Insomnia – Neurobiology | Pathophysiology | Assessment and Management

NEUROBIOLOGY OF INSOMNIA

Research into the neurobiological basis of insomnia has not revealed any definitive answers yet. As previously described, the heterogeneity of the disorder makes it difficult to define a precise causal relationship. [Riemann D et al., 2015]

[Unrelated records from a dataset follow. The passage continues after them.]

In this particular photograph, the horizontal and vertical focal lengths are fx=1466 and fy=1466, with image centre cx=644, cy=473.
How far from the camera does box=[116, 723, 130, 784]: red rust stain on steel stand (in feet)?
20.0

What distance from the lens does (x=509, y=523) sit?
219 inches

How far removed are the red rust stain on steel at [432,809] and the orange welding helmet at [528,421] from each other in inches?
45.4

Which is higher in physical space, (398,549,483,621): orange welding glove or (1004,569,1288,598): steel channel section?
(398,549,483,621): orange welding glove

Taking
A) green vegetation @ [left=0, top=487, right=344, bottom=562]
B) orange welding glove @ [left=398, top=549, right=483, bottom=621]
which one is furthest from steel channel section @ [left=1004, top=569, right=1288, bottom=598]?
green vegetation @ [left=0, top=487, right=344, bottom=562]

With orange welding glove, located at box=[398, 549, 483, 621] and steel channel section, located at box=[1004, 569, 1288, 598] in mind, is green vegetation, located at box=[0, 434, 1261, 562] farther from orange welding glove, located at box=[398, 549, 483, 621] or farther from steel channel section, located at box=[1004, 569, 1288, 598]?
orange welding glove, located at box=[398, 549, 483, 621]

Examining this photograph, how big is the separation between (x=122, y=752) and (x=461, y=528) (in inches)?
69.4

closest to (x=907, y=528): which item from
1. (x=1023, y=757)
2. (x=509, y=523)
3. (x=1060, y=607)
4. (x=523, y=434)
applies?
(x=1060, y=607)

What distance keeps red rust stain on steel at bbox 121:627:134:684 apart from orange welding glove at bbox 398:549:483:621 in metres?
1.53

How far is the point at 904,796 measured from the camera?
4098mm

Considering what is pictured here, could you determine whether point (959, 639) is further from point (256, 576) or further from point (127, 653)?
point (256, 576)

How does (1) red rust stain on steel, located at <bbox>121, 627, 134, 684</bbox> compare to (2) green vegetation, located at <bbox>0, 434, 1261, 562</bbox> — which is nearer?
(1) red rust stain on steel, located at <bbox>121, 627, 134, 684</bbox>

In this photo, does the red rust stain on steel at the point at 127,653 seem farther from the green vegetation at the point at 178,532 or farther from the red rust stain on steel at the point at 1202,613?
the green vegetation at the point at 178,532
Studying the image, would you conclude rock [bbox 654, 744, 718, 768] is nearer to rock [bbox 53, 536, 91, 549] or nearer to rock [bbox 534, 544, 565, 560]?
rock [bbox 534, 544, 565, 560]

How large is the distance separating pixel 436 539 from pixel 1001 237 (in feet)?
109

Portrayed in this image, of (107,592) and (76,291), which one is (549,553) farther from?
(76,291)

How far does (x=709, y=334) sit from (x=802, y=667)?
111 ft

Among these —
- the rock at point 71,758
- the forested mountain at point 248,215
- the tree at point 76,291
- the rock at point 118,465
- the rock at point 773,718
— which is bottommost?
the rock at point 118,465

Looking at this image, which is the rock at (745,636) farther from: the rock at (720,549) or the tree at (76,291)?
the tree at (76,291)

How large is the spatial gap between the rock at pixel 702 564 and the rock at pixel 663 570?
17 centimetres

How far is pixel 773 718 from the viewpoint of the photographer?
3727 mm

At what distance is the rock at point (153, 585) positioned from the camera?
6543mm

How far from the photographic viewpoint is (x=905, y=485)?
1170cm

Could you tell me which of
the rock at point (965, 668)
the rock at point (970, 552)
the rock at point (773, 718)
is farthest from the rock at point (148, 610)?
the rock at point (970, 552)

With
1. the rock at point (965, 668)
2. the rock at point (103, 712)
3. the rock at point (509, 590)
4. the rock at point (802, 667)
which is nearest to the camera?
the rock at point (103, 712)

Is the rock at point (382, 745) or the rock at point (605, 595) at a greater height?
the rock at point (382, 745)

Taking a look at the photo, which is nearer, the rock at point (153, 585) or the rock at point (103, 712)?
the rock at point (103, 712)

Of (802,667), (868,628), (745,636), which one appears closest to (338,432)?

Detailed review on the Neurobiology and Neuropsychiatry of Sleep – Application to Clinical Practice

Two major processes govern the sleep-wake cycle.

1.Circadian process:

• The circadian process is linked to an internal clock located in the suprachiasmatic nuclei and synchronised to the time of day by external clues, mainly the light-dark cycle. Melatonin and adenosine regulate the sleep-wake cycle.
• All cells in the body contain this core clock.
• Melatonin is a hormone produced by the pineal gland, and its secretion is suppressed by light.  Its secretion starts at twilight and peaks during the middle of the night.  This is associated with the circadian rhythm.

• On the other hand, the neuropeptide adenosine has been identified as a sleep promoter. It can inhibit arousal by blocking activities of the orexin system, which is known to induce arousal and wakefulness.
• The endogenous rhythms are influenced by ‘zeitgebers’ (time-givers), with blue light being the most prominent zeitgeber in mammals. Other zeitgebers include eating, physical and social activity.
• Wrist-worn actigraphs are increasingly utilised to measure ambulatory activity rhythm and sleep patterns. [Slyepchenko A et al., 2019]

2. Homeostatic process:

• On the other hand, the homeostatic process, which is the need for sleep, is a function of the time since the last adequate sleep.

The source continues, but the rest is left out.